Caddis36 - Where did you hear about the cancellation? Do you have a link or an email stating that?


----------



## hoghunter011583 (Jul 21, 2008)

This is funny!! I don't have a clue about the herd down there but it seems like whenever the animals are not coporating it is the DWR's fault!! 
All they want is money so the just over sold tags to make extra money,,, ahahhaa!!! I'm not saying they do things perfect but do you really think they are that short sighted? You have to understand that the DWR are guys and gals like you and me and I really think they try to do what they think is best. They are going to get it wrong sometimes. Do you always do your job perfect? I know I don't, I make mistakes everyday and so do the people at the DWR. Everyone loves to just say they are all about the money but what if they didn't bring in money. Are you going to provide all the services they would have to cut?

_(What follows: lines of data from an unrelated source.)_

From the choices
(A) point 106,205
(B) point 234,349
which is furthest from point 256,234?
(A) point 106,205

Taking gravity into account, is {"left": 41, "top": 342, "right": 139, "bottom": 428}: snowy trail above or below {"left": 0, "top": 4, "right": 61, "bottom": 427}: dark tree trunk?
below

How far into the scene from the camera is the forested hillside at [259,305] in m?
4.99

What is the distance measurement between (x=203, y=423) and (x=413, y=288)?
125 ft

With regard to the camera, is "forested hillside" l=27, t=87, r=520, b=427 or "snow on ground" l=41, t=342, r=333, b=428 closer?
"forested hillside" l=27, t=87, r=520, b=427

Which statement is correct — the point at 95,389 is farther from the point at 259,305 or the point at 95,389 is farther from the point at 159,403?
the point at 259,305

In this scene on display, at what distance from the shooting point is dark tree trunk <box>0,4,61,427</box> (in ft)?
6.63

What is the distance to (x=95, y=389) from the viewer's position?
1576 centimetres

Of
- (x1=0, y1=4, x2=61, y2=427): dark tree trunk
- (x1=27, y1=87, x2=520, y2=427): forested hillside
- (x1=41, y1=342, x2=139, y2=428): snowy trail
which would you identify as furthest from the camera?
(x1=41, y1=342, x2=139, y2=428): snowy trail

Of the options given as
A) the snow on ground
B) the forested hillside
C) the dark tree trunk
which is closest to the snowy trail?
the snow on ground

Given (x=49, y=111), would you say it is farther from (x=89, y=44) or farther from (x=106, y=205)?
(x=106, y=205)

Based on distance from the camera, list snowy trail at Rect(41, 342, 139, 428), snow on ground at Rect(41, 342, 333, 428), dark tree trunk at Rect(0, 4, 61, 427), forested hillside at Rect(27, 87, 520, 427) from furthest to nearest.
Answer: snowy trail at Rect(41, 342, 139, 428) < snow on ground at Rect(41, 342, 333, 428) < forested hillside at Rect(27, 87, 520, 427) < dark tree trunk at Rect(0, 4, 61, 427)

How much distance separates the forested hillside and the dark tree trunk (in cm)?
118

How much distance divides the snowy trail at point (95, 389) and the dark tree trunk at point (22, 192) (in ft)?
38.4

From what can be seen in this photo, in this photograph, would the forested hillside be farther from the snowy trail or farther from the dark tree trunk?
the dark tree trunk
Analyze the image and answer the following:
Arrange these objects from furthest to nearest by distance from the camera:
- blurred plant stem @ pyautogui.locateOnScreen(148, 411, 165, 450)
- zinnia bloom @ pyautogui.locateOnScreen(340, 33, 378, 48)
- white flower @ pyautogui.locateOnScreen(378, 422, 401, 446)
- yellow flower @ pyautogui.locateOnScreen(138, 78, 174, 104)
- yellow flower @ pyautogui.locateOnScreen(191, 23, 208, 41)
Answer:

Maybe they are total idiots and have no idea what they are doing, but the more I learn about how they do things the more I'm impressed.


----------



## swbuckmaster (Sep 14, 2007)

fishbate said:


> Caddis36 - Where did you hear about the cancellation? Do you have a link or an email stating that?


ya there is nothing on their web page about the cancellation. Post your proof please!


----------



## Guest (Sep 22, 2010)

go to the online version of the 2010 antlerless proc. on the dwr website. then go to the pronghorn hunts and number #886 has a line through it and next to it is says "canceled"


----------



## swbuckmaster (Sep 14, 2007)

http://wildlife.utah.gov/guidebooks/201 ... n_hunt.pdf

here is the info. Sucks


----------



## Kdub (Sep 6, 2010)

kill_'em_all said:


> Caddis36 said:
> 
> 
> > Well they just cancelled the Antless Pronghorn HUnt #886 because of lack of antelope. SO take that for what's it worth.
> ...


I was once that kid hunting and Im sure a lot of other avid hunting enthusiasts on here where once that kid too. Now I can't speak for everyone, but I didnt kill a deer for a long time. I put in grueling hikes and never saw an animal. I am no worse for the wear and still have a deep love for the sport.


----------



## dkhntrdstn (Sep 7, 2007)

It just sounds like some people just want a easy hunt and no hunting is easy some days it is other it ant.That why it called hunting not shooting or killing.


----------



## PBH (Nov 7, 2007)

So -- kill 'em all: Are you happy? Or mad? It looks to me like the DWR has done exactly what you wanted done. So, is the title of your thread facetious? Or are you truly happy with what the DWR has done.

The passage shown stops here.